Guidance Note - Draft Documents

The Listing Rules set out what information needs to be notified to the Exchange and what documents need to be submitted to the Exchange in draft form for clearance before they are finalised. Inevitably there are changes made to documents which are routine or for which there is no separate obligation to report the changes to the Exchange under the Listing Rules. In such situations, the Exchange will not comment upon these documents but the Exchange should still be sent a final and black-lined version of the document with a cover note stating that only routine changes are being made and that there are no material matters to report.

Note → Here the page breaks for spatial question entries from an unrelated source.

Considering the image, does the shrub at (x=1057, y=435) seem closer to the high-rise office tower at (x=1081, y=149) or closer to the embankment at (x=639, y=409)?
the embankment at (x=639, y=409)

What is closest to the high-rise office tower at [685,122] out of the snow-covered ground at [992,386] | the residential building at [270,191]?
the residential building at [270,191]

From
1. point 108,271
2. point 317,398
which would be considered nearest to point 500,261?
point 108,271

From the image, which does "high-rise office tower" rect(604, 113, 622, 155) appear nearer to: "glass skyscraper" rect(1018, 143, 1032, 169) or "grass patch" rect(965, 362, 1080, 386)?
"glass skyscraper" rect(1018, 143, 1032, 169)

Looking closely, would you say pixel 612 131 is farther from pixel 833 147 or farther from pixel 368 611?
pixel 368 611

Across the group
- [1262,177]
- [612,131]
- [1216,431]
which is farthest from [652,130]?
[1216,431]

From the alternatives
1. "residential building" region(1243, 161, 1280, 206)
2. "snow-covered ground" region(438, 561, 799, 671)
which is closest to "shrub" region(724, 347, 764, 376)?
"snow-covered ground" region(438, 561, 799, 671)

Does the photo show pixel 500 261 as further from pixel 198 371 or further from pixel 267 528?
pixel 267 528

However, if under the Listing Rules, there is a separate obligation to report but no requirement for a draft version of that document to be submitted to the Exchange, then the cover note should set out the reportable matters to the Exchange. Where material changes are being made that affect the disclosure requirements set out in Appendix IX, Part B or Part C of the Listing Rules as determined by the issuer or the Listing Rules, which may affect the status of the listed security, a draft copy of that document is required under the Listing Rules. The Exchange expects a black-lined version of the document to be submitted with a cover note setting out a summary of all the material changes before that document is finalised.

Guidance Note - Dividend Notifications and Announcements - Investment Funds

Where a dividend is declared in accordance with Listing Rule 7.9.27, the Exchange would expect this dividend information to be notified to the Exchange and an announcement made prior to the ex dividend date. As a matter of good practice, the following information should appear in the announcement:

  • the dividend amount;
  • the currency (this currency should match the base currency on MDMS, for example, if the base currency is GBP (Pound Sterling), then the announcement should set out the dividend in GBP and not in GBp (pence));
  • the dividend type;
  • the period date (financial year of the company);
  • the ex dividend date;
  • the record date;
  • the payment date; and
  • any additional information (for example, if it is an annual or interim dividend).  

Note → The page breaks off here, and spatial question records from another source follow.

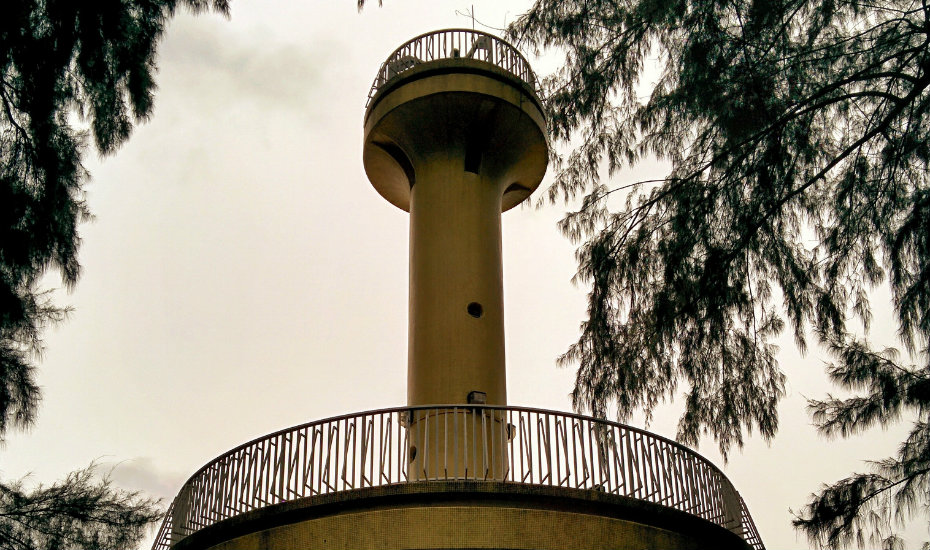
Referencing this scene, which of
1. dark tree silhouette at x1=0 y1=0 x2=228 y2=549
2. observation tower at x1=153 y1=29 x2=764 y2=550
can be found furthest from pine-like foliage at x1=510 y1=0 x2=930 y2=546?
dark tree silhouette at x1=0 y1=0 x2=228 y2=549

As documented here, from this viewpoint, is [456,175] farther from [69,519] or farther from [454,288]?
[69,519]

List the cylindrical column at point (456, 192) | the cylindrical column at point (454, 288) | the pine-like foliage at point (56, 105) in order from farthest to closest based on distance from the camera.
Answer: the cylindrical column at point (456, 192) → the cylindrical column at point (454, 288) → the pine-like foliage at point (56, 105)

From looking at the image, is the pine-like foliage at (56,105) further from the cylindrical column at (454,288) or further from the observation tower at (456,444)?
the cylindrical column at (454,288)

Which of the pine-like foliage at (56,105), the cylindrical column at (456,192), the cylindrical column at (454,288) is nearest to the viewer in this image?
the pine-like foliage at (56,105)

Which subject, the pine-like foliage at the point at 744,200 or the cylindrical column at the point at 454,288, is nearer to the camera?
the pine-like foliage at the point at 744,200

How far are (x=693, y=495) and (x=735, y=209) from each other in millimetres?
3536

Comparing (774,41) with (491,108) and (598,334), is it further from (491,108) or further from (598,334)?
(491,108)

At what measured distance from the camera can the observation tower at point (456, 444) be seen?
8.96 metres

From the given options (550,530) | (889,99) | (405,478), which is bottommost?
(550,530)

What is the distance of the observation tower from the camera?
8961 millimetres

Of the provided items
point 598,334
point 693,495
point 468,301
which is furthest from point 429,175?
point 693,495

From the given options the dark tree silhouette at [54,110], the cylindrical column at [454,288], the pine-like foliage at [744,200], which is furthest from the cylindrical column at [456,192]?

It must be noted that when the ex dividend is set out in the announcement, the Exchange would expect the ex dividend to take place on or before the record date. If this is not the case, then a reason for the anomaly should be forwarded to the Exchange. In the absence of a stated ex-dividend date from the issuer, the Exchange will set the ex-dividend date at two business days before the record date.

If the publication of the announcement is after the ex dividend date, then this is a breach of the listing rules.

Guidance Note - Valuation Reports for Property Funds

Under the disclosure requirements for closed-ended property funds, a valuation report on the issuer's land and buildings is to be included within a Listing Document which shall be dated no more than 3 months prior to the date of the Listing Document.

Ordinarily, this requirement, particularly for a new application for listing, is not a problem unless there is a delay in launching the fund. The Market Authority would prefer, if possible, for the valuation report to be dated no more than 3 months before the date of listing; however, it is recognised that this may not be practical and could, conceivably, be quite costly. As a rule of thumb, the Market Authority will seek to achieve a more current valuation where the timeframe is beyond the 3 month period to the date of listing by way of a side letter - to be included within the

Wrapper Document to the Listing Document from the expert which sets out any material changes to their valuation report (or negative statement).

It should be noted that in the case of an application for listing of an existing fund with audited accounts or in the case of an existing listed issuer wishing to issue further shares of more than 10% requiring a new Listing Document, the Market Authority will consider the valuation report in the context of the timing of the publication of the audited accounts.